たぶん「亜空間生成」を発動する時に、『魔力精密操作』でブーストすればこれよりも遥かに大きい亜空間を生成できるはずだ。
しかし、直径50メートルの球状空間ってかなりの広さだ。今のところ、これより広い亜空間が必要になるとは思えない。
んで、すでに作ったこの亜空間を拡張することは、少なくとも現段階ではできないっぽいな。もしもこの空間だけで足りなくなったら、新しく亜空間を作るしかない。
そして肝心の亜空間内部の環境について。
重力はない。氷と槍は適当に転移させたところから動いておらず、何処かに落下するということもない。
空気もない。光もない。時間の流れというやつがあるのかどうかは、ちょっと分からない。これは何も、時間なんて存在しないと言う科学者みたいなことを言いたいのではなく、単に亜空間内部で物質の劣化や変化があるのかは、今の段階では不明だということだな。

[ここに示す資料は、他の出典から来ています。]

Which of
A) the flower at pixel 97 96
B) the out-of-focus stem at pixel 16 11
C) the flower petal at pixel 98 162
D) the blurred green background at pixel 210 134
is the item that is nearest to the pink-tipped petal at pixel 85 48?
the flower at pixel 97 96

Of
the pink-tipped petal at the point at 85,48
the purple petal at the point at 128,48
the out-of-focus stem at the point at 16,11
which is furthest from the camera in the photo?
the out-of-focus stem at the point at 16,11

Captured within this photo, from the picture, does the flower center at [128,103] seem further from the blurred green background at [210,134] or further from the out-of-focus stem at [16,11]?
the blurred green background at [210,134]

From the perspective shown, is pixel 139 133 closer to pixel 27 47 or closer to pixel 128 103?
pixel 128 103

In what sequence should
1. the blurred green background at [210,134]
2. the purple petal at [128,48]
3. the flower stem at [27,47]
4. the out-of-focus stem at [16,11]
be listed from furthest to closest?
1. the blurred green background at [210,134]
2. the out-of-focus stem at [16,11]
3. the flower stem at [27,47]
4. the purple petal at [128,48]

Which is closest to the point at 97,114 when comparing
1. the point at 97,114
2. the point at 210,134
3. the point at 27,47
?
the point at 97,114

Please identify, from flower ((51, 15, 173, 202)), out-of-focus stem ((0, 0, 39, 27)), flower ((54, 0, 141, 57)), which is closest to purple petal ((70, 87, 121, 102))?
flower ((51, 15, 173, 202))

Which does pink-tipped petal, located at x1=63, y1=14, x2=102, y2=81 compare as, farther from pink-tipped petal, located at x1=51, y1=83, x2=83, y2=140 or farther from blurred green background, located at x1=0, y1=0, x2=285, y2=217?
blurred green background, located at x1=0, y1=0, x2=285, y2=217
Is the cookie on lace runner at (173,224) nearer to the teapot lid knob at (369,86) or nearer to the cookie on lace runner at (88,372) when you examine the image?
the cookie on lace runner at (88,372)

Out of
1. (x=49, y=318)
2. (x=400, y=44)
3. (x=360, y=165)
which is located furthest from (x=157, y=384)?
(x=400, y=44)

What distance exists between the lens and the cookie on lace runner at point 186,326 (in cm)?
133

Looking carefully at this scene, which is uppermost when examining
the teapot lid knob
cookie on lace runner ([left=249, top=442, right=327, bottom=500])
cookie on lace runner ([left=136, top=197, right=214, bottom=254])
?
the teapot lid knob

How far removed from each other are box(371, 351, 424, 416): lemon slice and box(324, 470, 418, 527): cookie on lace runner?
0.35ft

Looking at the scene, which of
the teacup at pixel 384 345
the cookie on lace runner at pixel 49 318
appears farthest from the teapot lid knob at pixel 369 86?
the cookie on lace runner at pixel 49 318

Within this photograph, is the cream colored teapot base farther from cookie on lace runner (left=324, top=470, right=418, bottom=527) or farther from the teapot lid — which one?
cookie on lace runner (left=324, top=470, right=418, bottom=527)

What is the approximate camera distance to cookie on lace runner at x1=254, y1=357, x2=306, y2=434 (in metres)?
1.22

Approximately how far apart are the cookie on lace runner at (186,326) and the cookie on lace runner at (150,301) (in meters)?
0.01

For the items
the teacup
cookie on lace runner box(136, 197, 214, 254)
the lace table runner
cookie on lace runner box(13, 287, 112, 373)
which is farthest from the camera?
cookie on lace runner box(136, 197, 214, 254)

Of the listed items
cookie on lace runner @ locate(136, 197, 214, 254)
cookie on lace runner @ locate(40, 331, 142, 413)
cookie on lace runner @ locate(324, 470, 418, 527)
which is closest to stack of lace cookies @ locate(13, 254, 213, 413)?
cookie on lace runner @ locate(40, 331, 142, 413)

少なくとも氷を入れて10分以上は経っているが、氷が溶ける様子はないみたいだ。
『さて……この中に生物を入れられるのか、だけど……』
まあ、今のところ試す気にはなれないな。
仮に生物が入れられて、かつ入れても意識を保てるとしても、空気すらないんだから長くは生きられないだろう。
それに試すとしたら、転移を自分にしか掛けられない現状、俺自身が試すことになるのだが……いや、普通に考えて嫌ですけど?

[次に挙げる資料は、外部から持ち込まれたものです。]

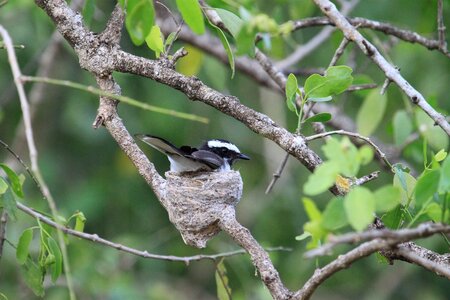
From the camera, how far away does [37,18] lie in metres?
6.08

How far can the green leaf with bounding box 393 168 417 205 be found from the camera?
2.72m

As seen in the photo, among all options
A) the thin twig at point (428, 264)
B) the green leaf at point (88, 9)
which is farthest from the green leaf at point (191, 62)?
the thin twig at point (428, 264)

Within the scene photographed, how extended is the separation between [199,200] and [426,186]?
1668mm

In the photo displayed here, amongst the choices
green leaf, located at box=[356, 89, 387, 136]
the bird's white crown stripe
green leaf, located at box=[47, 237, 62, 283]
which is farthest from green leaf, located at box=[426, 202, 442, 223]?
the bird's white crown stripe

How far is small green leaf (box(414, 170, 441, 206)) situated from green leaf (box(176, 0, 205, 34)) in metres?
0.81

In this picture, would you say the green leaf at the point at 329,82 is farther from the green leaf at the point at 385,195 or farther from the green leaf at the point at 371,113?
the green leaf at the point at 371,113

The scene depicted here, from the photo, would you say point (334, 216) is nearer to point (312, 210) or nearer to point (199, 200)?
point (312, 210)

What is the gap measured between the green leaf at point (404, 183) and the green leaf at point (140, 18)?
36.7 inches

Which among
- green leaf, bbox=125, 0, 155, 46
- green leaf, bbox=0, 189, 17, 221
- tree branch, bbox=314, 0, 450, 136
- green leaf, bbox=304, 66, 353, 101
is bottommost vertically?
green leaf, bbox=0, 189, 17, 221

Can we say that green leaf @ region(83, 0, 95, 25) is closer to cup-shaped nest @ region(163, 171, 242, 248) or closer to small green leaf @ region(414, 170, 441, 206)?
cup-shaped nest @ region(163, 171, 242, 248)

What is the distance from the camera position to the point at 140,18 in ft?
7.99

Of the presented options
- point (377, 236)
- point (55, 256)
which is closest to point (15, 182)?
point (55, 256)

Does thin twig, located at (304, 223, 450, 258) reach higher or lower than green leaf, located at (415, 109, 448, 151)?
lower

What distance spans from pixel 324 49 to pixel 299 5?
2.42 m
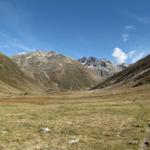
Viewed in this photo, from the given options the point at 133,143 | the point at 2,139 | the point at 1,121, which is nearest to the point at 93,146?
the point at 133,143

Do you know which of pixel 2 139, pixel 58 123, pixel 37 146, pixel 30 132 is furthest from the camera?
pixel 58 123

何が悲しくて、あんな発狂しそうな場所に飛び込まなくてはならないのか。ありえないでしょ。
なので、これについては保留だな。
『とりあえず、確認できるところは確認したかな?』
あとは時間をかけて検証していくしかないだろう。
そう結論を下して、俺は部屋の出入り口の方へ意識を向けた。
というのも、すでに「空間識別」で把握しているのだが、ネイアとサーチャがこちらにやって来ているのを知っているからだ。
程なくして、彼女たちは部屋の出入り口に姿を現した。
俺は触手をひらひらと振って挨拶する。
『ネイア、サーチャ、おはよう。ちょっと聞きたいんだけど、俺ってば何日くらい眠ってた?』
『アクア様。起きていらし……』
だが、なぜかネイアとサーチャがこちらを見て固まった。
その両目は驚きのためか、見開かれている。
『あ』
そこで思い出す。
そういえば俺ってば進化したばっかりじゃんね。姿そのものはあんまり変化ないかもしれないけど、大きさは現在ミニマムクラゲとなっている。事情を知らないネイアたちが驚くのも、当然だろう。
なんだけど――、
『まあっ! まあまあまあっ! まぁああっ!!』
『ね、ネイア?』
瞳にきらきらとした光を宿すと、ネイアはまあまあ言いながらスススっとこちらに近づいてきた。
何やら興奮しているようだ。よく見ると、サーチャもギラギラとした光を瞳に宿して接近していた。こっちは黙ったままだが、もしかしたら興奮度合いではネイアよりも上かもしれない。
ネイアを宥めてくれるように期待していたんだが、無駄かもしれんね。